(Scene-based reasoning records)
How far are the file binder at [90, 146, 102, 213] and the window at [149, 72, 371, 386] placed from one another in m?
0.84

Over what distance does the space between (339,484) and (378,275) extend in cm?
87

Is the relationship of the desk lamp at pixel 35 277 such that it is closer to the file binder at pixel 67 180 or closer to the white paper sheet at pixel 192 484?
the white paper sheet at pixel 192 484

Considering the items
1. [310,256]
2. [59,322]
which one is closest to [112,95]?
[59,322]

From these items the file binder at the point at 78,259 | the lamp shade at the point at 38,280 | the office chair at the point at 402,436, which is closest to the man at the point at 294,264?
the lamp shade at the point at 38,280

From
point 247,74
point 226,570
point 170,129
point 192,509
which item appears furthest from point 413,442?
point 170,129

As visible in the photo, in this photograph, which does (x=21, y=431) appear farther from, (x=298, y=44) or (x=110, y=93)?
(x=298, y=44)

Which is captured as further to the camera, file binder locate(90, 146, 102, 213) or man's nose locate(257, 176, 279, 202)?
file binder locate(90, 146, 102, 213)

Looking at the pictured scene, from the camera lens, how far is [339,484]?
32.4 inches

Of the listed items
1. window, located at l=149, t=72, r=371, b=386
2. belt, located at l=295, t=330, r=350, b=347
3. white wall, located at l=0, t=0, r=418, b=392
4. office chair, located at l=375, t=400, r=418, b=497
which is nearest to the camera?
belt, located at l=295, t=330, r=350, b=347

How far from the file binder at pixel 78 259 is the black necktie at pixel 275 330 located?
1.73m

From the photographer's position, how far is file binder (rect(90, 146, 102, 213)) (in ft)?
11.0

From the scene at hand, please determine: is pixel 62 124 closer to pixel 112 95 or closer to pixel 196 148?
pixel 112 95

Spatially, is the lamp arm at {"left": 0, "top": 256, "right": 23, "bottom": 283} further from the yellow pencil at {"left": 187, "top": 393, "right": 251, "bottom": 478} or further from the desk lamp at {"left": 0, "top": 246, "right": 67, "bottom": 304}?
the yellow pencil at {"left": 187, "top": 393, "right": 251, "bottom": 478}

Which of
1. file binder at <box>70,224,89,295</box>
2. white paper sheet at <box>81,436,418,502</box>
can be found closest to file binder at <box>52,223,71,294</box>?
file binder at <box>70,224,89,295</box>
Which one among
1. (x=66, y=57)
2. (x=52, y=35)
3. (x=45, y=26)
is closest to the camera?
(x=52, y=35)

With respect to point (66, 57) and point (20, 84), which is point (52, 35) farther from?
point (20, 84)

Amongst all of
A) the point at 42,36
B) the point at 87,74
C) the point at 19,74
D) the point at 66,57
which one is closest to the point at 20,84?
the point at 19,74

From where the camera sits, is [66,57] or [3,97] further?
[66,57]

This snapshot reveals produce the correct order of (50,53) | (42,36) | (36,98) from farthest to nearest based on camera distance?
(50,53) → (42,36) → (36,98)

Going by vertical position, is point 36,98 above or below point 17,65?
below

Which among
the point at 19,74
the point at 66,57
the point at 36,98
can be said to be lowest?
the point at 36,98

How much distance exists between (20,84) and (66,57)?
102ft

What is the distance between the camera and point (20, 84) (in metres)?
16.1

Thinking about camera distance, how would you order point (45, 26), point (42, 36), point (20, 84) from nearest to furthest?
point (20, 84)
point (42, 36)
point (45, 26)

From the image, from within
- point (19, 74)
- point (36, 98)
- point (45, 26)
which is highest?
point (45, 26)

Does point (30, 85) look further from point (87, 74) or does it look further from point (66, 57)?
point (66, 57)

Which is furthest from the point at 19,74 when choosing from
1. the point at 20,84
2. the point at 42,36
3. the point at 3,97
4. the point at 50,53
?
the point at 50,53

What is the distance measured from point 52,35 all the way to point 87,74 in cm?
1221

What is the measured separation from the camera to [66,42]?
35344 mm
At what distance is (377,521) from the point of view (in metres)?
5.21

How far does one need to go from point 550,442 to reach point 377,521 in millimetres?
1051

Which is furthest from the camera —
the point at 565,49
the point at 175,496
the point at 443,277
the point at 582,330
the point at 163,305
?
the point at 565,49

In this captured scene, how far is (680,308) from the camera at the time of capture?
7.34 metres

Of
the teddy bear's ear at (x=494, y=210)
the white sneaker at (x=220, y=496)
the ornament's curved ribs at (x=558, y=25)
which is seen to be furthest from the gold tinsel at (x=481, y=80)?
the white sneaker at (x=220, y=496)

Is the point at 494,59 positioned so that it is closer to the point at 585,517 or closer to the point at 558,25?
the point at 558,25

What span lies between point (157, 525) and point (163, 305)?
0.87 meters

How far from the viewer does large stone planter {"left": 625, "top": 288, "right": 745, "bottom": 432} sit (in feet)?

---

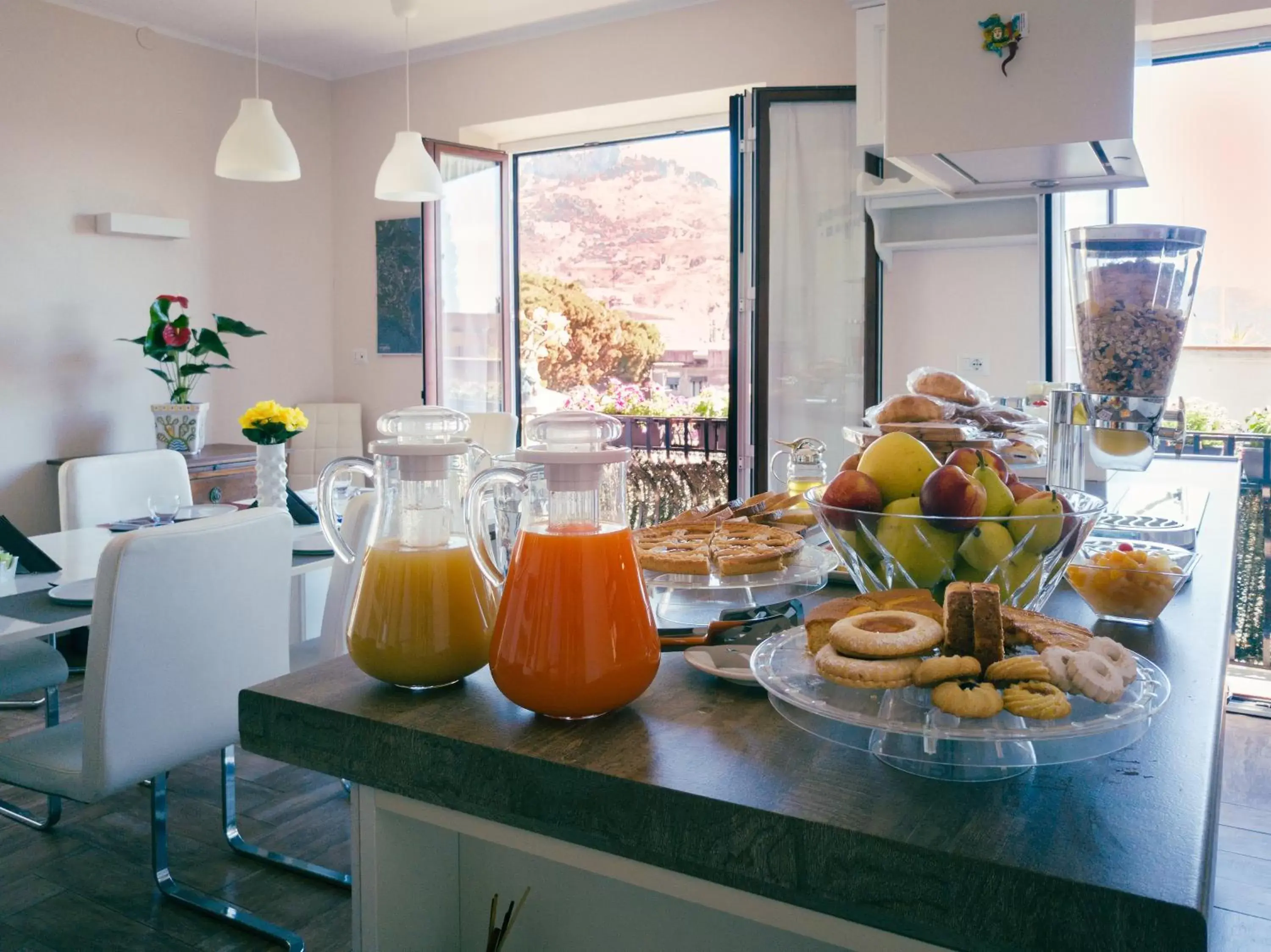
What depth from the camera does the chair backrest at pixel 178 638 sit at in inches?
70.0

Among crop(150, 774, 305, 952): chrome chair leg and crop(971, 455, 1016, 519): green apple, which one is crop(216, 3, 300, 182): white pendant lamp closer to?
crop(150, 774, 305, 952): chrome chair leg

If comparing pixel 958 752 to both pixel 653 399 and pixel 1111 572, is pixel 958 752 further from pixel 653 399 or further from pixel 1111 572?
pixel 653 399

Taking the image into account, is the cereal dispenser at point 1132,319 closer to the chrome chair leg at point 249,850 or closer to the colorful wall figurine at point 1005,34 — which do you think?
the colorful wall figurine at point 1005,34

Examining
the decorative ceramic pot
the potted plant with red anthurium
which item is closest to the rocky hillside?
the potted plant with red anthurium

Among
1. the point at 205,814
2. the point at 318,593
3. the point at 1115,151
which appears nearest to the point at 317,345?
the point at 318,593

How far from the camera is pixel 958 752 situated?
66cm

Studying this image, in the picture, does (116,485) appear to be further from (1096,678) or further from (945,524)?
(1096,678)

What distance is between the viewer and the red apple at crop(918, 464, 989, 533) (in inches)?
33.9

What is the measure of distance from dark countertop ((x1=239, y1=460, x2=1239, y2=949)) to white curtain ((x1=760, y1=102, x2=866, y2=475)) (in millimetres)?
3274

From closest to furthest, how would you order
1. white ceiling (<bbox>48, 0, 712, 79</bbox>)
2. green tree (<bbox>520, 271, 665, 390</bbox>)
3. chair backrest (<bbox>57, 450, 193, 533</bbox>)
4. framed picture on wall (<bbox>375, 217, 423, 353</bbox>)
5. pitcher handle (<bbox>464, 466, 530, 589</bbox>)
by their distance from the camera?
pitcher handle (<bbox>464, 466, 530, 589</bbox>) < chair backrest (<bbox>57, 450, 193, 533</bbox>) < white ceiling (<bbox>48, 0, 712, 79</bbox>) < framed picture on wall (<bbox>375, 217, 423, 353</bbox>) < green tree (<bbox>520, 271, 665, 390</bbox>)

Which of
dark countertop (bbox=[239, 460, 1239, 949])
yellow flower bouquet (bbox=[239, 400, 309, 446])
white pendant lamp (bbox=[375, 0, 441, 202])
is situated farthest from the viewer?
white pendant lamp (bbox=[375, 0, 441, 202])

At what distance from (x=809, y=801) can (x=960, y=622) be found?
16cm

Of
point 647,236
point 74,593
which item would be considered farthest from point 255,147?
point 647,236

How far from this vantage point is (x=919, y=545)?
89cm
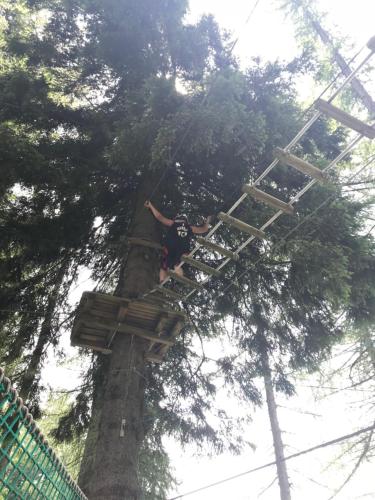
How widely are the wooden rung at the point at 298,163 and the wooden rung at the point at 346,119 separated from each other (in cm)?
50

▶ _To be done_
Repeat the items starting at the line that contains "Does point (30, 85)" and ending after the line that contains "0.87 meters", keeping every line identical to the original.

▶ _Output_
Does point (30, 85) look further from point (87, 74) or does it look further from point (66, 57)?
point (66, 57)

Which is furthest from the point at 19,74 when choosing from
1. the point at 20,84
2. the point at 42,36
3. the point at 3,97
4. the point at 50,53
?
the point at 50,53

What is the distance measured from point 52,35 all the way to point 87,74 in cm?
1221

What is the measured separation from the camera to [66,42]?
35344 mm
At what distance is (377,521) from the point of view (in metres)?
5.21

How far does one need to go from point 550,442 to reach point 377,521 in millimetres?
1051

Which is furthest from the camera —
the point at 565,49
the point at 175,496
the point at 443,277
the point at 582,330
the point at 163,305
?
the point at 565,49

In this captured scene, how far is (680,308) from the camera at the time of capture?
7.34 metres

Of
the teddy bear's ear at (x=494, y=210)
the white sneaker at (x=220, y=496)
the ornament's curved ribs at (x=558, y=25)
which is seen to be furthest from the gold tinsel at (x=481, y=80)?
the white sneaker at (x=220, y=496)

Is the point at 494,59 positioned so that it is closer to the point at 585,517 or closer to the point at 558,25?
the point at 558,25

What span lies between point (157, 525) and point (163, 305)?
0.87 meters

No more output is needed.